Jimbo...that is so far from the truth.  If chicken litter is supposed to only contain such a small amount of nitrogen then how come it will burn the fool out of a pasture.  I have spread a lot of chicken litter, and if you get hen litter it actually will help with acidic soils, the same that lime will do.  In this case it takes a lot more litter to really do what needs to be done.  But if you get some dry broiler litter, or can get into some pullet houses that done get cleaned every bunch then you better be careful and not burn your pasture or crops.  Now a lot of chicken companies are making their growers put in alum in the winter time to keep the ammonia from burning the chicks when they first come in.  If you get the litter out of those houses then the nitrogen level will be down because of the alum.  You can get by without putting lime on pastures if you can get hen litter, and if not you really cant afford to put lime on a field and make money.  Around where i live lime goes for around $55 a ton spread.  In most of the cases that i have tested the soil and had it sent of the university of gergia they recommend 2 tons to the acre.  You do the math, and unless you just like to throw money out there you can afford to put lime on a field until it gets cheaper.  But as far as chicken litter containing nitrogen, the drier the litter the hotter the stuff is.  The wetter the litter the more it stinks, and the less nitrogen it contains.


----------



## grower217 (Mar 16, 2010)

I use 100's of tons of litter every year on pastures.. and hay fields_ never tested it but i know i have more grass and cut more hay than neighbors using comercial fertilizer_


----------



## jimbo4116 (Mar 17, 2010)

Pineyrooter said:


> Disagree. It may not contain the same amount of nitrogen as processed fertilize per weight but the principal value of manure is its extended availability of nitrogen. It also depends on what type chicken litter you’re using. Is it broiler house litter, is it stocked pile litter, it depends.  How does the cost compare per ton to processed fertilize. The organic matter component is important too.  Lime adjusts the soils PH away from acid. Fertilize adds nutrients to stimulate growth and the lime allows the fertilize to work better. Two separate factors that couldn’t be more related.



Completely agree. I think that is what I said, only that I added was  the handling costs have to be considered.



Powerstroke_4x4_08 said:


> Jimbo...that is so far from the truth.  If chicken litter is supposed to only contain such a small amount of nitrogen then how come it will burn the fool out of a pasture.  I have spread a lot of chicken litter, and if you get hen litter it actually will help with acidic soils, the same that lime will do.  In this case it takes a lot more litter to really do what needs to be done.  But if you get some dry broiler litter, or can get into some pullet houses that done get cleaned every bunch then you better be careful and not burn your pasture or crops.  Now a lot of chicken companies are making their growers put in alum in the winter time to keep the ammonia from burning the chicks when they first come in.  If you get the litter out of those houses then the nitrogen level will be down because of the alum.  You can get by without putting lime on pastures if you can get hen litter, and if not you really cant afford to put lime on a field and make money.  Around where i live lime goes for around $55 a ton spread.  In most of the cases that i have tested the soil and had it sent of the university of gergia they recommend 2 tons to the acre.  You do the math, and unless you just like to throw money out there you can afford to put lime on a field until it gets cheaper.  But as far as chicken litter containing nitrogen, the drier the litter the hotter the stuff is.  The wetter the litter the more it stinks, and the less nitrogen it contains.

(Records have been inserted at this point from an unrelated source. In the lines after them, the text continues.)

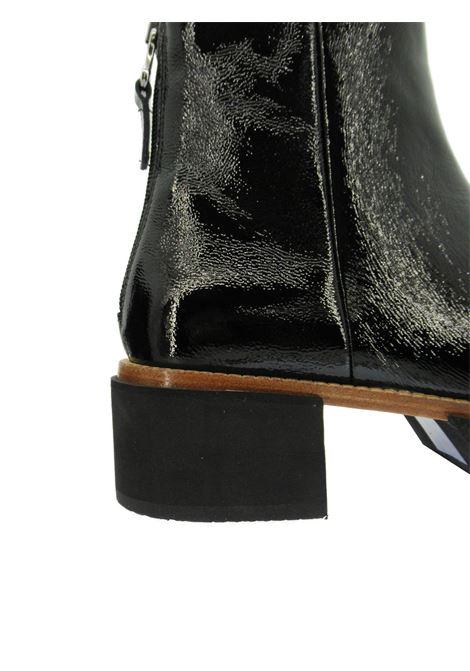 Calzature Donna Stivaletti in Pelle Naplak Nero con Zip Posteriore e Fondo in Micro Ultra Leggero Tattoo | Stivaletti | PAM12Q001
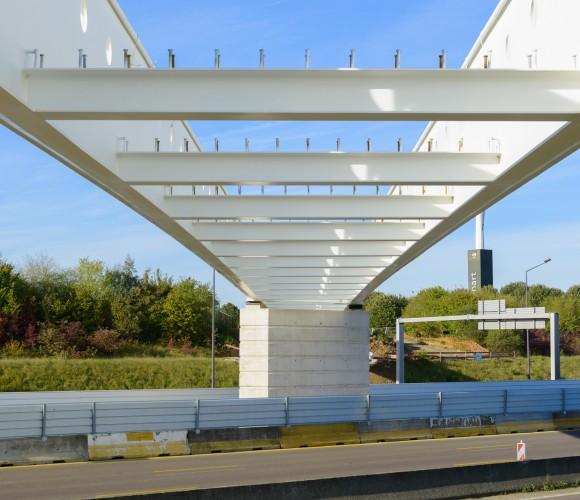 passerelle-autoroute-a5-carre-senart-lieusaint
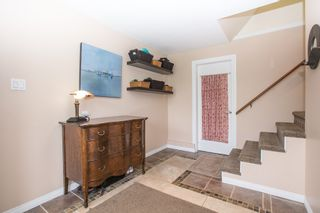 Photo 2: 2705 HENRY Street in Port Moody: Port Moody Centre House for sale : MLS®# R2087700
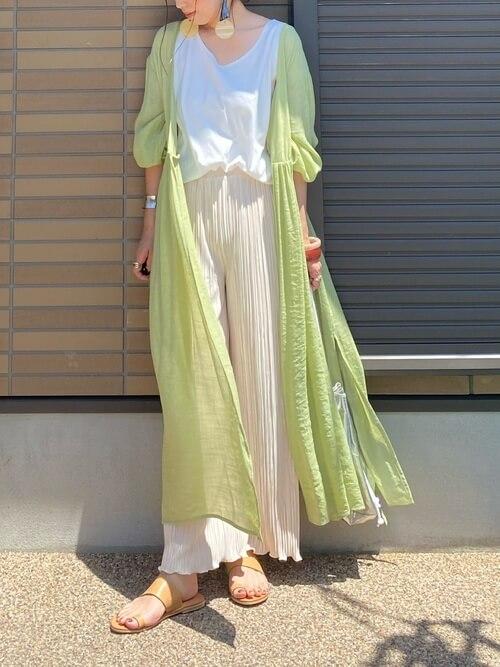 白のタンクトップ×プリーツワイドパンツ×ガウンワンピースのリゾートファッションコーデ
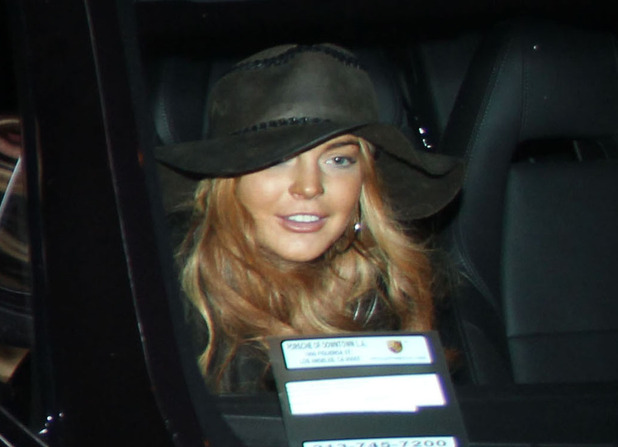 Lindsay Lohan arrives into LAX with her mother Dina. The troubled 26-year-old starlet is scheduled to appear in a Los Angeles court on Wednesday (30Jan12) to face allegations she violated her probation stemming from a 2011 necklace theft case. Featuring: Lindsay Lohan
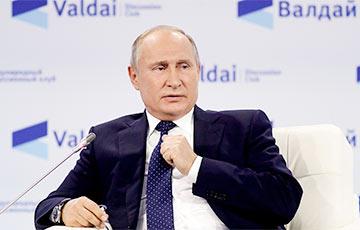 Путин играет в наперстки на сцене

I am not trying to say that it is not a good fertilizer.  Just that applying it to a large food plot or several acres is a lot of work with out the necessary equipment.  Lime and fertilizers are to different animals. 

Here is some info on Chicken Manure.
http://www.ecochem.com/t_manure_fert.html
http://www.noble.org/Ag/Soils/PoultryLitter/index.html
http://www.soil.ncsu.edu/publications/Soilfacts/AG-439-05/

However test have shown that folliar fertilizers can be applied for around the same costs when fuel, equipment and labor are considered with better yield results and without the accompanying negatives of manure.  The advantages of foliar nutrient programs are just now being realized in this region the country.


----------



## SarahFair (Mar 18, 2010)

big country rnr said:


> Make sure you disk it in well! Chicken litter on top of the ground can give ur local turkey population fowl pox!!!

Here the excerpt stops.